Glayson não soube responder.

– Nem mesmo ganhá-la significou soberania, não é mesmo? Significou no máximo prêmio consolação por permitir usar o território para a exploração capitalista do mercado de eventos esportivos. Se se tornar hexacampeão dessa forma significou algo para você, contenta-se com muito pouco. A verdade é que ao demonstrar patriotismo com relação à Copa eu demonstraria submissão aos grupos que foram soberanos durante o evento e que nos escravizaram e ganharam dinheiro às nossas custas. Grupos nacionais e internacionais, políticos, midiáticos e etc. Não faço parte de nenhum desses grupos e creio que você também não. Mas, fazemos parte da população brasileira. Se o país se tornar soberano e ter o controle de tudo que promove, desde ações sociais e leis até eventos esportivos, e distribuir o que ganha com o povo, nós ganharemos também. Muito mais até do que se ganhássemos algo de fato com a Copa. A Copa não mereceu minha bandeira de apoio. Nem mesmo minha atenção ao rádio ou à tevê, consumindo notícias ou vendo jogos. O melhor que pude fazer eu fiz: fiquei dentro de casa. Não saí para badernar, protestar ou fazer qualquer outra coisa que eu só fizesse piorar minha indignação contra quem veio me roubando, me iludindo e programando minha mente esses anos todos.
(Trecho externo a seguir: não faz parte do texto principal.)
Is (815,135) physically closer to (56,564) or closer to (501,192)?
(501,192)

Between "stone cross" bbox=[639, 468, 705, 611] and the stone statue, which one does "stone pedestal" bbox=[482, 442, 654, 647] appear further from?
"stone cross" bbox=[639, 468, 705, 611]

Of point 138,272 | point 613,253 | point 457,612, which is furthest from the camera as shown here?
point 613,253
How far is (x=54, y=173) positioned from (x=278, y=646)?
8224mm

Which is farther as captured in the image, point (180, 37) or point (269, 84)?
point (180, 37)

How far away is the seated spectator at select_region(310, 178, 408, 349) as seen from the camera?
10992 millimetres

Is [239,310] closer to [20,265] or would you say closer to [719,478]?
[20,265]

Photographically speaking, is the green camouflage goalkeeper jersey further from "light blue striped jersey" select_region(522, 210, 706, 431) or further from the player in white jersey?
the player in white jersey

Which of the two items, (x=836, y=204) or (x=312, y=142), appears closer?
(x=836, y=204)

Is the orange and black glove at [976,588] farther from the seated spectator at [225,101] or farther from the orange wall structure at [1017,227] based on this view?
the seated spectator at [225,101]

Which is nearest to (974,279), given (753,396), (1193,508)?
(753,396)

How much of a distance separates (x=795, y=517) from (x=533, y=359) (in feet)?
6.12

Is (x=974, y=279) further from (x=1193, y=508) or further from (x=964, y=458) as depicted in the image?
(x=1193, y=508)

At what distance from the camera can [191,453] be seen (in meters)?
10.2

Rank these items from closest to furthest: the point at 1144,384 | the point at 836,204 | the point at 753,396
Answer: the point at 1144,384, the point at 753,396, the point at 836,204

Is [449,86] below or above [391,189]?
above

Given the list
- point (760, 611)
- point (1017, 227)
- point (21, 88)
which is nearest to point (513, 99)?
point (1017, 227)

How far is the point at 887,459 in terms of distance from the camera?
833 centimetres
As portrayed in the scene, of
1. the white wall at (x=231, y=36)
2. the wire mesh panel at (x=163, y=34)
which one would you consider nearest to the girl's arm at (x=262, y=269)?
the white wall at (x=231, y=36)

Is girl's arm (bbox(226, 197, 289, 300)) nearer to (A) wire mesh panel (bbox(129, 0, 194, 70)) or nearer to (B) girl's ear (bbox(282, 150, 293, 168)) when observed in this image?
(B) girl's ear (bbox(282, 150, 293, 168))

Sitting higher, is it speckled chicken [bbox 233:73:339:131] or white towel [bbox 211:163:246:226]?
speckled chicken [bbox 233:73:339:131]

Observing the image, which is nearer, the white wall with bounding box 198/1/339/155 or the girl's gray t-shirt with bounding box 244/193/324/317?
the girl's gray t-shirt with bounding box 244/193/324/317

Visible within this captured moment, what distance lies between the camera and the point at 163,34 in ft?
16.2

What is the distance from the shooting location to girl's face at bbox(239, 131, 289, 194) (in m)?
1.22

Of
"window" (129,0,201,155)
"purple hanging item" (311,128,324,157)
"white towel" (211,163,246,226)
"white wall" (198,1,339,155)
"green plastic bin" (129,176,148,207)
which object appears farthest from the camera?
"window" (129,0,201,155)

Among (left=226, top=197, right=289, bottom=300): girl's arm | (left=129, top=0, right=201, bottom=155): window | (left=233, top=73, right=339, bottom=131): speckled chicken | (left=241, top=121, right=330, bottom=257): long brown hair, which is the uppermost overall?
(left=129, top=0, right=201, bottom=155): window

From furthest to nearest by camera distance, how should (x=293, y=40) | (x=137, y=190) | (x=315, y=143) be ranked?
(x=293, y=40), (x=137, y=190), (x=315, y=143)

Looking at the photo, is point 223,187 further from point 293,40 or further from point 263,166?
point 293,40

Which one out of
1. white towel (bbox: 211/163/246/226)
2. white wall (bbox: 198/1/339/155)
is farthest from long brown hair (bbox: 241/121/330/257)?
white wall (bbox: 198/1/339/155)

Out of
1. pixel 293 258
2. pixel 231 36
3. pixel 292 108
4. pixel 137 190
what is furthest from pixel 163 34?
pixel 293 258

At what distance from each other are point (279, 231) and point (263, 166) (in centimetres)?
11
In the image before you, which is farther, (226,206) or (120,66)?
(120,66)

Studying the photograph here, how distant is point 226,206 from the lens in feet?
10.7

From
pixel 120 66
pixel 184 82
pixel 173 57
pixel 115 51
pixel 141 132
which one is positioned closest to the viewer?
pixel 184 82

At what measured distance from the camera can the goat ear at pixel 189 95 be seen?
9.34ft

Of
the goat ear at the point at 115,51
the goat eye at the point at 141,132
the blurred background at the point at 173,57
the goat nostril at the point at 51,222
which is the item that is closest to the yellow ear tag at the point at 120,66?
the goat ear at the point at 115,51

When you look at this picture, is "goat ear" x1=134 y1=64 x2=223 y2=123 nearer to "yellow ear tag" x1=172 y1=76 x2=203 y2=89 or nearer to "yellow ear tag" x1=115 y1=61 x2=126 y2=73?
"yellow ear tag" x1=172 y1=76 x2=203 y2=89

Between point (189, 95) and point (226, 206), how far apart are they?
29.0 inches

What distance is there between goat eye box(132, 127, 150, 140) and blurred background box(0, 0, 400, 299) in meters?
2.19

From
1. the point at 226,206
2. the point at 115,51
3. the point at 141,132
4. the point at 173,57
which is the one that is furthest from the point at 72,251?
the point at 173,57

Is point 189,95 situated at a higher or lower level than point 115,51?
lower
Glayson voltou a subir a rua. Tôim voltou a varrer. O que Glayson dissesse em represália ele seria rebatido por Tôim. Tôim iria dizer para ele que o que ele acabara de dizer era resposta pronta criada pelos organizadores da Copa para ele dizer a quem lhe dissesse o que ouvira. Tôim sempre falava isso em qualquer assunto polêmico que discutisse. E infelizmente ganhava a razão e deixava seus oponentes nos discursos com aquela sensação de ser um fraco e tolo que tem o modo de pensar moldado pelo Sistema. E realmente não passam disso. Quem determina o que é ser patriota não é a mídia.